Ils font partie intégrante de la biomécanique des traitements par aligneurs, doivent avoir une forme géométrique et être positionnés de manière à donner le maximum d’efficacité au déplacement désiré.
Dans le cas clinique ci-dessous, le changement de la position et de la forme de l’attachement a permis de corriger efficacement la rotation des canines supérieures lors d’un set up de finition (figure 8).
Il y a quelques années, la durée de port préconisée par aligneur était de 2 semaines, puis de 10 jours ; elle est actuellement de 7 jours selon un consensus d’une majorité de praticiens. L’augmentation de fréquence du changement des aligneurs a des conséquences sur la vitesse du déplacement dentaire et permet de diminuer la durée du traitement.
Lorsque l’on fait une recherche bibliographique sur les matériaux thermoplastiques utilisés dans les aligneurs, il ressort qu’il existe une perte de force exercée sur les plaques, très tôt après le début du traitement. En effet, dans toutes les études dans lesquelles différents types de plaques sont trempés dans un bain d’eau simulant le milieu buccal, il existe une perte de force et donc d’efficacité pouvant aller jusque 50, voire 60 %, avec des variations en fonction de la marque, probablement due à une recomposition moléculaire de leur composition chimique en milieu buccal [6].
Pour cette raison, il est important de penser à hypercorriger certains déplacements dentaires pour contrecarrer la perte d’efficacité des aligneurs dans le temps (figure 9) [6].
Au niveau composition chimique, il existe deux familles principales de plaques (tableau 3) :
– les plaques en polyester ou en polyéthylène téréphtalate (glycolisé ou non), qui ont pour caractéristique d’être dures et cassantes mais résistantes à la coloration et qui présentent une force initiale plus importante que les plaques en polyuréthane ;
– les plaques multicouches, mélange de PETg et de polyuréthane, qui ont un module d’élasticité plus élevé que les précédentes offrant plus de confort au patient, et qui sont plus efficaces dans les déplacements angulaires.

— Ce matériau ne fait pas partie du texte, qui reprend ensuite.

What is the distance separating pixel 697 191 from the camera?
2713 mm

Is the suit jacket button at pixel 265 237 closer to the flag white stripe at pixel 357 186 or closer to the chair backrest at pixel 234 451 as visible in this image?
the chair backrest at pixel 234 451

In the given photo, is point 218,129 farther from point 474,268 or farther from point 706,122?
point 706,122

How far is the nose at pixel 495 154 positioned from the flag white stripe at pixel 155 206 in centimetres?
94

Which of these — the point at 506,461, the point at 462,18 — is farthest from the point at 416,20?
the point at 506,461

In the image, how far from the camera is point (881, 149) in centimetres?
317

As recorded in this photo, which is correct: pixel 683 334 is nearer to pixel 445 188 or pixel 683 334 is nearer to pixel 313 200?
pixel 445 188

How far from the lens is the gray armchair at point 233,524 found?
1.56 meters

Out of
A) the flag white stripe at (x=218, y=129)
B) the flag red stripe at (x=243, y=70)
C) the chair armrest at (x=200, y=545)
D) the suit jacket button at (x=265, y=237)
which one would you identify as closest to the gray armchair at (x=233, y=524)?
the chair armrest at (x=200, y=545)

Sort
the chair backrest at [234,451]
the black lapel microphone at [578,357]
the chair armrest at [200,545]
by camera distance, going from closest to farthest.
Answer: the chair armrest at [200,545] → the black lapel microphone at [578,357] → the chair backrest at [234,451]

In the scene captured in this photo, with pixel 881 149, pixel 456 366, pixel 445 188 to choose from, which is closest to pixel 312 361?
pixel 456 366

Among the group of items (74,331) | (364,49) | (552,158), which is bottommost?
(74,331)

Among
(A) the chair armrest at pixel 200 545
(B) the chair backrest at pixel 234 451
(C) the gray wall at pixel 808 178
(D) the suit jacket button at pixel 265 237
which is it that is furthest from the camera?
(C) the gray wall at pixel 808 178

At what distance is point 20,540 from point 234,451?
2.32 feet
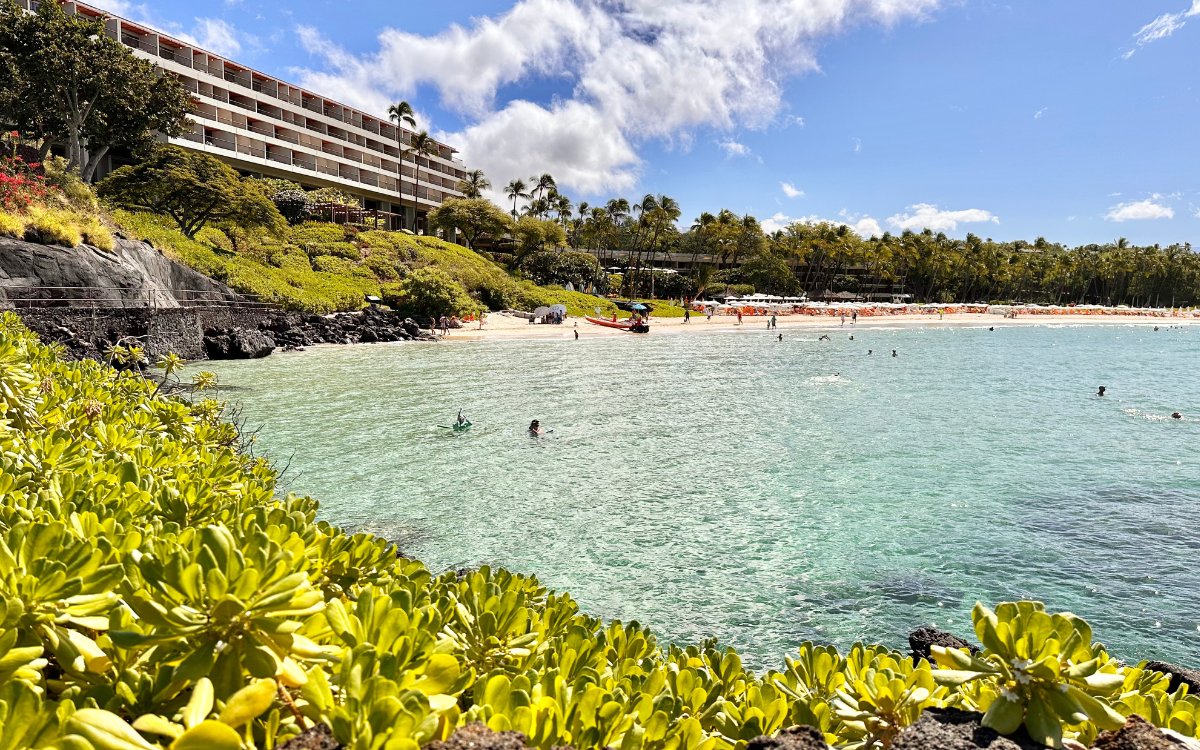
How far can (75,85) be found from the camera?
29359 mm

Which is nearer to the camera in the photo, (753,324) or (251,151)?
(251,151)

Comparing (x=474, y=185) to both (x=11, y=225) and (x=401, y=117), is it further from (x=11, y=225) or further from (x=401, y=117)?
(x=11, y=225)

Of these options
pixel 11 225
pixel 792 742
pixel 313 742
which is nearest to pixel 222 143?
pixel 11 225

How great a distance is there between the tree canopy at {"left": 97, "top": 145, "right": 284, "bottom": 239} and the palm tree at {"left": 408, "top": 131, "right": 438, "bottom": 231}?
33.3 metres

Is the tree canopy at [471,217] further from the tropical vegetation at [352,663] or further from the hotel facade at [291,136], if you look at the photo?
the tropical vegetation at [352,663]

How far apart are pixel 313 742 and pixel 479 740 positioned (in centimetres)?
35

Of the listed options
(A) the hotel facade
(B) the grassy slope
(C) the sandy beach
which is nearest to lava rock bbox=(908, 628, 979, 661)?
(B) the grassy slope

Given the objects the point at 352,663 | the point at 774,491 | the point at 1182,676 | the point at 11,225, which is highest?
the point at 11,225

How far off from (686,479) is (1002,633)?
35.3ft

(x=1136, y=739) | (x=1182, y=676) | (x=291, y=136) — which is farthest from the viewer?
(x=291, y=136)

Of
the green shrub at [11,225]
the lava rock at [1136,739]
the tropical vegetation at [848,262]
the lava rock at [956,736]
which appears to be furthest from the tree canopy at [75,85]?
the tropical vegetation at [848,262]

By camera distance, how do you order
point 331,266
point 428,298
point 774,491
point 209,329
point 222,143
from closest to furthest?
point 774,491, point 209,329, point 428,298, point 331,266, point 222,143

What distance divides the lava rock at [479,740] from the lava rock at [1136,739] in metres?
1.62

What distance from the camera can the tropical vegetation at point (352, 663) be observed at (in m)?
1.29
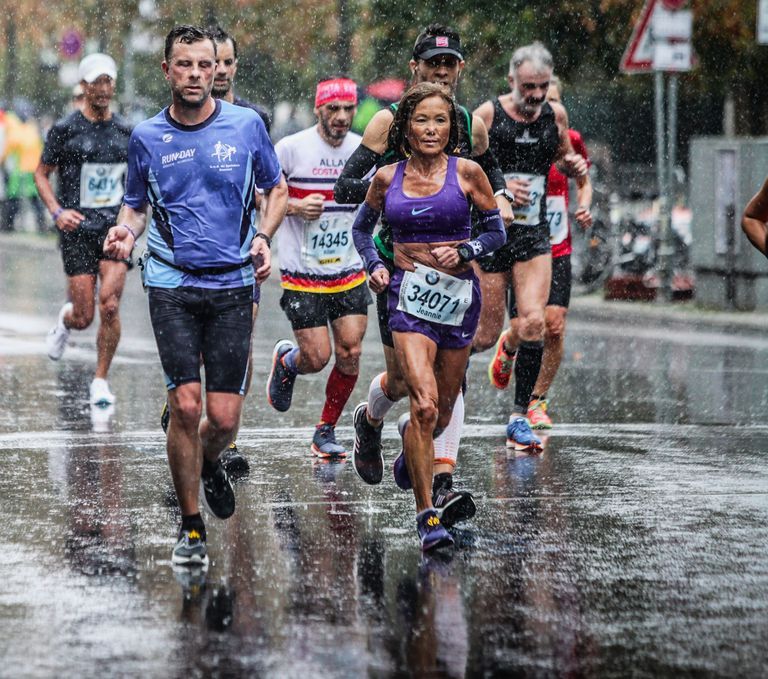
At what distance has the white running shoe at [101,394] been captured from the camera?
1190 centimetres

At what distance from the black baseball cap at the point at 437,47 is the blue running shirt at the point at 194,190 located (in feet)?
4.78

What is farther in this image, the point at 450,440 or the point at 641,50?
the point at 641,50

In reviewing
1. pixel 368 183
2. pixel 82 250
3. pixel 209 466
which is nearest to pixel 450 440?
pixel 368 183

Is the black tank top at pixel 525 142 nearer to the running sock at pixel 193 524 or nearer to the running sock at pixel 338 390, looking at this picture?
the running sock at pixel 338 390

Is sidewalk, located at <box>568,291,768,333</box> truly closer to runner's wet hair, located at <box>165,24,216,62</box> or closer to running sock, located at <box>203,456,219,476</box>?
running sock, located at <box>203,456,219,476</box>

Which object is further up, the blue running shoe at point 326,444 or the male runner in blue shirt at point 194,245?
the male runner in blue shirt at point 194,245

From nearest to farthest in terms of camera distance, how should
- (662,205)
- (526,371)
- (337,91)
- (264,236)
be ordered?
1. (264,236)
2. (337,91)
3. (526,371)
4. (662,205)

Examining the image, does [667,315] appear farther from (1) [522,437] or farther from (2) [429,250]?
(2) [429,250]

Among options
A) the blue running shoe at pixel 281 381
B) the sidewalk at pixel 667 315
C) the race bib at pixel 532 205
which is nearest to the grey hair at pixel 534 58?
the race bib at pixel 532 205

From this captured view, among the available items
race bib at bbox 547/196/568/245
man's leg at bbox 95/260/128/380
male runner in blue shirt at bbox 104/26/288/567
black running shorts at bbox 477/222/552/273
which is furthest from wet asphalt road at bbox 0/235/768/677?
race bib at bbox 547/196/568/245

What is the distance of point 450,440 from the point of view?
27.0 ft

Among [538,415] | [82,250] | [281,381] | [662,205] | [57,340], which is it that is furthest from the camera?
[662,205]

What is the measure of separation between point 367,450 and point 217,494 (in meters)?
1.39

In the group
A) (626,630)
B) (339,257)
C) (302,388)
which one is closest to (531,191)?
(339,257)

Il ressort des caractéristiques ci-dessus qu’il est souhaitable de choisir le type de plaque en fonction du déplacement recherché. Pour les déplacements en translation, il faut choisir des plaques en PETg pour leur force initiale plus importante ; pour les déplacements en rotation, il convient de choisir les plaques multi-couches [7].

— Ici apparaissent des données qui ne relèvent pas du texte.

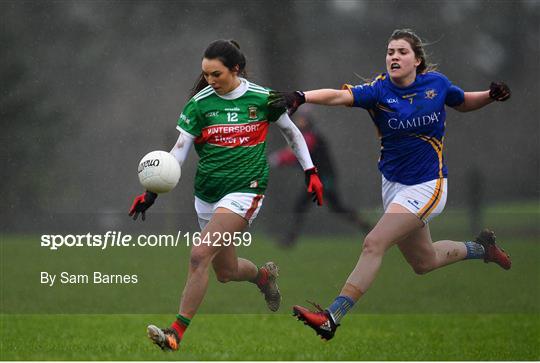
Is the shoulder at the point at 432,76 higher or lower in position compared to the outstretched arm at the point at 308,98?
higher

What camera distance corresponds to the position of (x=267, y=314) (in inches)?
440

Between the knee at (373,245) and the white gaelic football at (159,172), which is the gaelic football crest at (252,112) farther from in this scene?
the knee at (373,245)

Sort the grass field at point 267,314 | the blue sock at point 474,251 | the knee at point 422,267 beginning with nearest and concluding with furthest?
the knee at point 422,267
the blue sock at point 474,251
the grass field at point 267,314

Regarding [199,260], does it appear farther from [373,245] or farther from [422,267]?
[422,267]

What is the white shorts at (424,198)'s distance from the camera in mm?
7344

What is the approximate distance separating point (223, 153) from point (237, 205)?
0.39 metres

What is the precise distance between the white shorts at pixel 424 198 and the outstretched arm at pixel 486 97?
62cm

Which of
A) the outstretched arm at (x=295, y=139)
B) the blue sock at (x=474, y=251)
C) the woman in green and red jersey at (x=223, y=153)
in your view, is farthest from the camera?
the blue sock at (x=474, y=251)

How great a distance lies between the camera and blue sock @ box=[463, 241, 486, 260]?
835 cm

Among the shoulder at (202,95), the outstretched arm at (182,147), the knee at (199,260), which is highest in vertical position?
the shoulder at (202,95)

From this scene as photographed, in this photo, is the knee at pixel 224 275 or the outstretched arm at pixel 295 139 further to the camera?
the knee at pixel 224 275

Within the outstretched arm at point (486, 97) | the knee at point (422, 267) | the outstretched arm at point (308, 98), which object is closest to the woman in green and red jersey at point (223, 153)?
the outstretched arm at point (308, 98)

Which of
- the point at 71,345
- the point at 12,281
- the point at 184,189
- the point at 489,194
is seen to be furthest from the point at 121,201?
the point at 71,345

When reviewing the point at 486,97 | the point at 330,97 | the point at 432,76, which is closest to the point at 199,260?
the point at 330,97
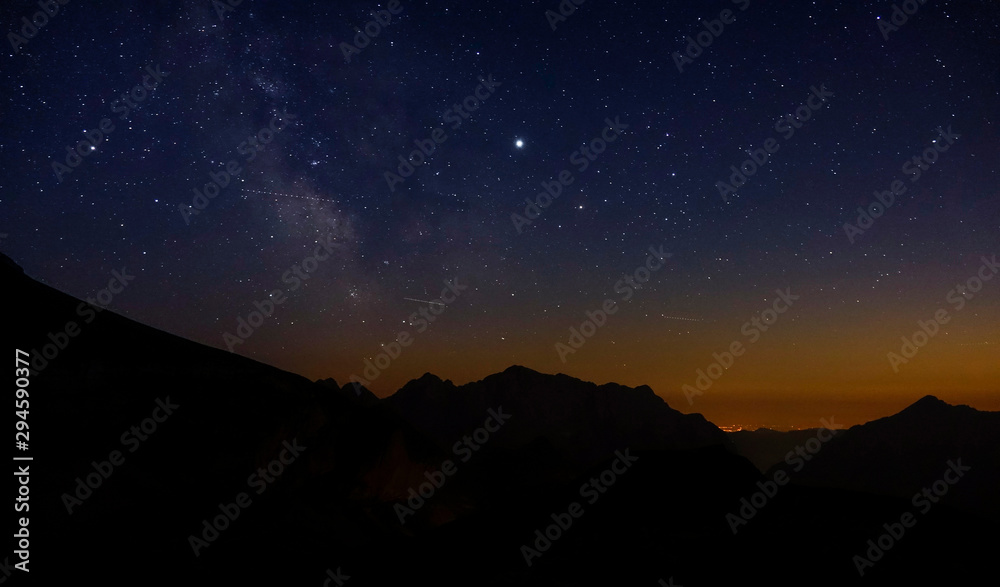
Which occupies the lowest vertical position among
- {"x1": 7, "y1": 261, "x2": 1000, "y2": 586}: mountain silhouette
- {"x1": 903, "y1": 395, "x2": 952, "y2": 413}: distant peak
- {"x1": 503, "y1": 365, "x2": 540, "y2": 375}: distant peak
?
{"x1": 7, "y1": 261, "x2": 1000, "y2": 586}: mountain silhouette

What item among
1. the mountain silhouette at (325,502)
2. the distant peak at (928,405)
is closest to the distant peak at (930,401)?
the distant peak at (928,405)

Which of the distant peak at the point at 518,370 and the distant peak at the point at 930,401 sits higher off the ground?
the distant peak at the point at 930,401

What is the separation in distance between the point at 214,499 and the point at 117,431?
542 cm

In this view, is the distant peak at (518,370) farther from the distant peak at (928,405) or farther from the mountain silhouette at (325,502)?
the distant peak at (928,405)

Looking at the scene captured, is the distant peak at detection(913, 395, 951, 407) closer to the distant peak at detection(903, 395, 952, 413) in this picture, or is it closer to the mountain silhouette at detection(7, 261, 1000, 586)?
the distant peak at detection(903, 395, 952, 413)

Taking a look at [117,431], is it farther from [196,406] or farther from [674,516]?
[674,516]

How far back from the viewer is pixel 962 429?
394ft

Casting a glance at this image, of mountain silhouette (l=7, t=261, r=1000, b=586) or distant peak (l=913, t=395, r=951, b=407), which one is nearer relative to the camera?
mountain silhouette (l=7, t=261, r=1000, b=586)

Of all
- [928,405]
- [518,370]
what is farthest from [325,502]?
[928,405]

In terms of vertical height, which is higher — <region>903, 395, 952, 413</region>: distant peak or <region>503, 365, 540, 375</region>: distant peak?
<region>903, 395, 952, 413</region>: distant peak

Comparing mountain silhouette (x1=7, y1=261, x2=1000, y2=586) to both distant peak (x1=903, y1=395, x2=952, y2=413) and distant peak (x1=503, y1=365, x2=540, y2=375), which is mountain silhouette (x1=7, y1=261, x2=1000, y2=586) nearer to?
distant peak (x1=503, y1=365, x2=540, y2=375)

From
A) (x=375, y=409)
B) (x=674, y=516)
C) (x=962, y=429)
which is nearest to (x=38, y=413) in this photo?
(x=375, y=409)

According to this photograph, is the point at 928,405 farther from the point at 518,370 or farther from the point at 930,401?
the point at 518,370

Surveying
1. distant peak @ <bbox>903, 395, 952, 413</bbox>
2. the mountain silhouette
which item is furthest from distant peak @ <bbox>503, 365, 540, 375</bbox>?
distant peak @ <bbox>903, 395, 952, 413</bbox>
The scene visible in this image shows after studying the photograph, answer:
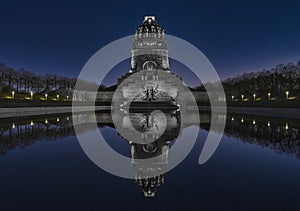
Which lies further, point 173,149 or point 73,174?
point 173,149

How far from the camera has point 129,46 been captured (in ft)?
300

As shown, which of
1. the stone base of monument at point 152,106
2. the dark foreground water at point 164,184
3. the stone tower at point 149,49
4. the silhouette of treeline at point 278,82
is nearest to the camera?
the dark foreground water at point 164,184

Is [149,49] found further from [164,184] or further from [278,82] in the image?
[164,184]

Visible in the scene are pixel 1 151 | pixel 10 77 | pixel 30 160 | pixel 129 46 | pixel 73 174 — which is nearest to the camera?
pixel 73 174

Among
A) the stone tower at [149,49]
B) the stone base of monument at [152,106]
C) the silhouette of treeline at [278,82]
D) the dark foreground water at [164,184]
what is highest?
the stone tower at [149,49]

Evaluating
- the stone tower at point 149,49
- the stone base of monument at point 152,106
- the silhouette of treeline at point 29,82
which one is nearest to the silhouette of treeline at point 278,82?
the stone base of monument at point 152,106

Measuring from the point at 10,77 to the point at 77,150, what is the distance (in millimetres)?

La recherche avance à grand pas dans le domaine des résines imprimables. À l’heure actuelle, une résine translucide imprimable permet d’imprimer directement des aligneurs (DPA : Direct Printed Aligners) dont les caractéristiques sont une mémoire de forme, qui permet d’éviter le relâchement de stress dynamique des plaques classiques, ainsi que des forces biocompatibles.
Le in-Office Aligneur permet le contrôle du flux numérique, depuis la conception du set up, puis de nos traitements, avec de multiples avantages. En effet, l’évolution des traitements peut être suivie progressivement grâce à l’impression des modèles et à la fabrication des aligneurs par étapes, afin de pouvoir ajuster le traitement en cas de perte d’adaptation des aligneurs. Il est également possible de répondre à des demandes urgentes dans un court laps de temps comme la perte ou la détérioration d’un aligneur.
Akim Benattia déclare des liens d’intérêts avec Image Instruments GmbH en tant que consultant mais déclare que le contenu de cet article ne présente aucun conflit d’intérêts. Yves Trin ne déclare aucun lien d’intérêts.